PROVIDED PASSAGE:
------------------------------------------------
[LEAPSECS] Solar time: From mean solar days, to mean solar years

Keith Winstein keithw at mit.edu
Wed Aug 20 10:43:18 EDT 2014


To be a pedant [but if you can't be one on the leapsecs mailing
list...], the SI second is *9192631770* periods of the radiation etc.
Your figure is high by 1000.

On Wed, Aug 20, 2014 at 9:22 AM, Preben Nørager <samp5087 at gmail.com> wrote:
>
> In the discussion about whether or not to drop the leap second, I think it
> is not a question about solar time or not solar time. It is in other words
> not a question about either solar time or atomic time.
>
>
>
> If we drop the leap second it will be in favour of another timescale, which
> uses only atomic clocks to tell the time, but the time in that other
> timescale will still be based upon a kind of solar time.
>
>
>
> About a hundred years ago it was decided, that the mean solar year, and not
> the mean solar day, should be the unit of international time.
>
>
>
> In 1960 the second was defined as 1/31556925,9747 of the mean solar year,
> and in 1967 the second was redefined [equally in length to the previously
> defined second] as the duration of 9192632770 periods of radiation.
>
>
>
> When the second was defined in 1960 it was defined as a fraction of the
> so-called tropical year. That was a mistake of wording. The tropical year is
> a measurement of the solar longitude on the ecliptic, but the international
> definition of the second is not based upon measurement of the solar
> longitude on the ecliptic.
------------------------------------------------
GIVEN INFORMATION:
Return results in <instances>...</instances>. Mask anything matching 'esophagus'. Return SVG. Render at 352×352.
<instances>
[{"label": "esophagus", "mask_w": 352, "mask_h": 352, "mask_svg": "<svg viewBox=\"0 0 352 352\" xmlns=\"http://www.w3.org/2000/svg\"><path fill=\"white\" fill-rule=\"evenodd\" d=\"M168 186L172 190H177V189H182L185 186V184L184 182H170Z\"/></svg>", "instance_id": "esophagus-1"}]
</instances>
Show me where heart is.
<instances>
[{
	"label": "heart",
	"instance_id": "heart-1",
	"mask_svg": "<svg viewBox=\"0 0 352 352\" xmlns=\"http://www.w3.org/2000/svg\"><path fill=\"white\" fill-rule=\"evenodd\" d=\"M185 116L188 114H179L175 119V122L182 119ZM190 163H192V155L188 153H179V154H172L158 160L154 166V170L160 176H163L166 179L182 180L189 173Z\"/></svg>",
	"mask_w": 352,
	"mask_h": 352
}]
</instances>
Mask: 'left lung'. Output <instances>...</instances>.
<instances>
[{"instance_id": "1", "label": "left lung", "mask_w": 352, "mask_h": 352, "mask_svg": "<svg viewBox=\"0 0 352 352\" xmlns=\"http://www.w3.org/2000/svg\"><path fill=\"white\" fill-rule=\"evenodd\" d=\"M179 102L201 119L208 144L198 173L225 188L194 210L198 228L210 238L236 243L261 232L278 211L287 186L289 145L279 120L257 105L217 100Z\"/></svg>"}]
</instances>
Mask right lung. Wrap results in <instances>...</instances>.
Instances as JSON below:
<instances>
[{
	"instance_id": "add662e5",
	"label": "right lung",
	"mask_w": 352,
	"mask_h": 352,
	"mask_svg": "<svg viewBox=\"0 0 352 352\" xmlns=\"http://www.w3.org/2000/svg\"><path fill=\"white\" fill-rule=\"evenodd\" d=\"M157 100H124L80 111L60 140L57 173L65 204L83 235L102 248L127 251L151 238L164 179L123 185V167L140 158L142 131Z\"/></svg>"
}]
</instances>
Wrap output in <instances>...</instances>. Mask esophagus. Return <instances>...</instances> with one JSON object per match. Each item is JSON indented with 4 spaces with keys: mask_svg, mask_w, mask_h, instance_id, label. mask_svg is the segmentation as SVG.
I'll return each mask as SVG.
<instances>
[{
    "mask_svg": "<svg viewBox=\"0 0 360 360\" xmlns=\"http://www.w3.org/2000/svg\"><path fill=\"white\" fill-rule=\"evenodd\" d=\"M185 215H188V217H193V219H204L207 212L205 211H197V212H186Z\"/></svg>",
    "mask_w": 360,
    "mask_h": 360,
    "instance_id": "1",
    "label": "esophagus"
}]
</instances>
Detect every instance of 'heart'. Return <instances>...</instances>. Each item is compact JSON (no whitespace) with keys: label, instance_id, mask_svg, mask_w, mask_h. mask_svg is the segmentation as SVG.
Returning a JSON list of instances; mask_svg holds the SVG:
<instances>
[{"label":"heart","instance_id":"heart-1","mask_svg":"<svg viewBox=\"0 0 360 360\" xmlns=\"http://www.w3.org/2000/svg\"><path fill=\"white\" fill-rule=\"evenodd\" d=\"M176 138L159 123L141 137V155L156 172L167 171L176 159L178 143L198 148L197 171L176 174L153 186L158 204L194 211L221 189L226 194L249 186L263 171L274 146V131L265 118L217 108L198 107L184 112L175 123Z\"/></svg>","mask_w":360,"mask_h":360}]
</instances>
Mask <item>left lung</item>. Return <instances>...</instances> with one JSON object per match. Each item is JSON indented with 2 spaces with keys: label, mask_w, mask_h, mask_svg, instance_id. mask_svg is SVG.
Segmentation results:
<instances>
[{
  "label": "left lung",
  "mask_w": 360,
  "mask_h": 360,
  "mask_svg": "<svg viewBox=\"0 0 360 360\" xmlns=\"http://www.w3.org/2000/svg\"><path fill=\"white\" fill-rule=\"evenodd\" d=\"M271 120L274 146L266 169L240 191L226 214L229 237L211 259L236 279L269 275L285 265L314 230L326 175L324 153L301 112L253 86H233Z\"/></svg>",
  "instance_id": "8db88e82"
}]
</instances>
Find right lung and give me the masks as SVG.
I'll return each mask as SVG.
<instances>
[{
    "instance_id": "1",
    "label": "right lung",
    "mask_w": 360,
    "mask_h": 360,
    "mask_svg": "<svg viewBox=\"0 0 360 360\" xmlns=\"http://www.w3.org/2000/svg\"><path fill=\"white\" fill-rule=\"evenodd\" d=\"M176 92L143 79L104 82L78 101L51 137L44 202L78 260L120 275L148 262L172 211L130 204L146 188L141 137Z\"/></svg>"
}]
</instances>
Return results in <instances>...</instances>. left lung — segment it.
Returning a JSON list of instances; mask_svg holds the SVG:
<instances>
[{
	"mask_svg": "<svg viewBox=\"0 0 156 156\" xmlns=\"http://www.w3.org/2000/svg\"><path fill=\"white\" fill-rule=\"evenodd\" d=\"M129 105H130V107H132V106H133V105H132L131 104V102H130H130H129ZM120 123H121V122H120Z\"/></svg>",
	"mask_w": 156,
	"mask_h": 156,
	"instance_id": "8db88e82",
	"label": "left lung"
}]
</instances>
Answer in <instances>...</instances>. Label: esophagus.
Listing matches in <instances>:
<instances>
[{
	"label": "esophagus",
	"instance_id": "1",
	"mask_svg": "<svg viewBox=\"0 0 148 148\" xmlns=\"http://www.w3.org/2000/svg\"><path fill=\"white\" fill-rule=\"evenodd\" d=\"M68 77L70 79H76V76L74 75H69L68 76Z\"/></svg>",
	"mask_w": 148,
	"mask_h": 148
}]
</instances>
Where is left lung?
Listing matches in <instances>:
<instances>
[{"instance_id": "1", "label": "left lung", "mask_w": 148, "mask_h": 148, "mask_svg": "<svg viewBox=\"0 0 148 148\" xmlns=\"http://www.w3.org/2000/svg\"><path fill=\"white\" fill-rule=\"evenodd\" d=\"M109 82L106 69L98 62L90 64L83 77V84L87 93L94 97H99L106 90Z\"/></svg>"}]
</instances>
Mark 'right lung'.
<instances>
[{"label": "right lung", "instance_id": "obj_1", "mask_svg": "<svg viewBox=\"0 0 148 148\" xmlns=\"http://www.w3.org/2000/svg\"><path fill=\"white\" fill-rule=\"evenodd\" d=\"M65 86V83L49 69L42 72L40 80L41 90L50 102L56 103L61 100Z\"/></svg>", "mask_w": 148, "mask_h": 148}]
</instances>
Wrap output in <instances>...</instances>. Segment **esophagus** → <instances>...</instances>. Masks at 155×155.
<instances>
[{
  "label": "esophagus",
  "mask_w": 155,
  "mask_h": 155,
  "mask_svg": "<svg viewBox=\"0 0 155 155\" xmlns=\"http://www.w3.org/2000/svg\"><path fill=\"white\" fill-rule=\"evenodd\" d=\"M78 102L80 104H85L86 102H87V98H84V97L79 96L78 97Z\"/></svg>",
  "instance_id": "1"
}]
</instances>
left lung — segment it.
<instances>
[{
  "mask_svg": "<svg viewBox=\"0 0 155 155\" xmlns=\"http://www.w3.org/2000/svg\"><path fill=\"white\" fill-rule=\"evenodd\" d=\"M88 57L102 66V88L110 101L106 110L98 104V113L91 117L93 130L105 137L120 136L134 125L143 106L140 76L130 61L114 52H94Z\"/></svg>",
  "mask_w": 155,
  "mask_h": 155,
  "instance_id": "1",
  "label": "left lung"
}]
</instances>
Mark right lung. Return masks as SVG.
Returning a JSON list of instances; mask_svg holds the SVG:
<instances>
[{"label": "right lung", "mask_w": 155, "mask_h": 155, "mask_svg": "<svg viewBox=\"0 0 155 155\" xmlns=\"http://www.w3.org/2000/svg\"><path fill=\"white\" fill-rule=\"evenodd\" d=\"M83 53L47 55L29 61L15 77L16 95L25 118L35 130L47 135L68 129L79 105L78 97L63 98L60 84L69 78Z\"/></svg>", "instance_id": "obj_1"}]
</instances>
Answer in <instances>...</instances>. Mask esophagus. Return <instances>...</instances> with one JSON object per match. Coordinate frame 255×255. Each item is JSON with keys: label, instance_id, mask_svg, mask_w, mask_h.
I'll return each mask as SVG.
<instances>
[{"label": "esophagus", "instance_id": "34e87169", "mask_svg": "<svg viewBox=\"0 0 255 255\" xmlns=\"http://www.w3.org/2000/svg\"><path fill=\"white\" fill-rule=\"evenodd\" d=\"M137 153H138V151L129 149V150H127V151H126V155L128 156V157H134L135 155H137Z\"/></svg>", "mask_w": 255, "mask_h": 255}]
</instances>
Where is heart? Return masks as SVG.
------------------------------------------------
PROBLEMS:
A - Which distinct four-digit years appear in the leap-second message?
B - How would you render this sentence from the leap-second message in Spanish: "About a hundred years ago it was decided, that the mean solar year, and not the mean solar day, should be the unit of international time."
C - According to the leap-second message, in what year was the second redefined as a duration of periods of radiation?
The rows were taken from a different source than the leap-second message.

LIST OF SOLUTIONS:
A - 1960, 1967, 2014

B - Hace unos cien años se decidió que el año solar medio, y no el día solar medio, debía ser la unidad del tiempo internacional.

C - 1967